[WHAT IS NEEDED]:
Among the entries below, take the line with "沅陵管道疏通哪家好】及时进行市政管道清淤" and the line with "New Kasuku Boots", and output them and every line between them exactly, with nothing else.

[MATERIAL SHOWN]:
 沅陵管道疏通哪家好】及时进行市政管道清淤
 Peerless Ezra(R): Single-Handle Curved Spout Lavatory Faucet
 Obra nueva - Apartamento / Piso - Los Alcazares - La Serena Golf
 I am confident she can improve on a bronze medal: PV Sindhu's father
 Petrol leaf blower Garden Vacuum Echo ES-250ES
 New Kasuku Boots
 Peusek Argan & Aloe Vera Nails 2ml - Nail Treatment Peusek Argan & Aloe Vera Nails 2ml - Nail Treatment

==

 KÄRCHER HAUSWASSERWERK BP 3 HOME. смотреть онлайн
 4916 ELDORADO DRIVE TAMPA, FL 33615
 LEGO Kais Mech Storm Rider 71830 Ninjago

--

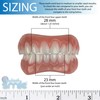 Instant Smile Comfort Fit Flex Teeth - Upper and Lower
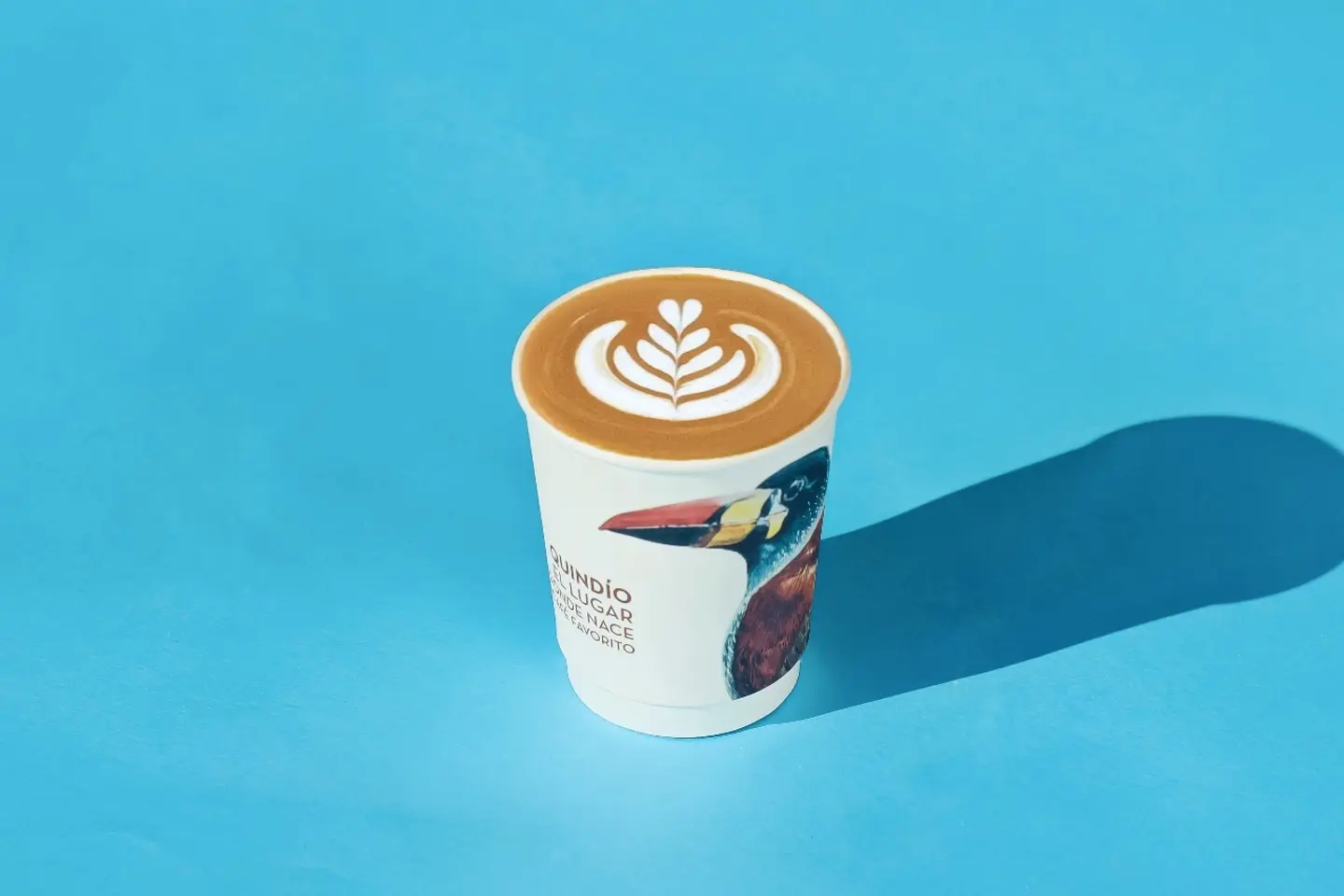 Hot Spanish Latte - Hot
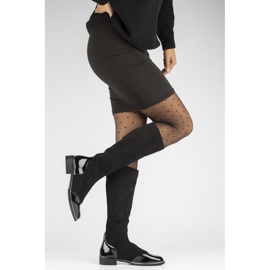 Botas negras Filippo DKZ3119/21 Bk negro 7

[SOLUTION TO THIS TASK]:
 沅陵管道疏通哪家好】及时进行市政管道清淤
 Peerless Ezra(R): Single-Handle Curved Spout Lavatory Faucet
 Obra nueva - Apartamento / Piso - Los Alcazares - La Serena Golf
 I am confident she can improve on a bronze medal: PV Sindhu's father
 Petrol leaf blower Garden Vacuum Echo ES-250ES
 New Kasuku Boots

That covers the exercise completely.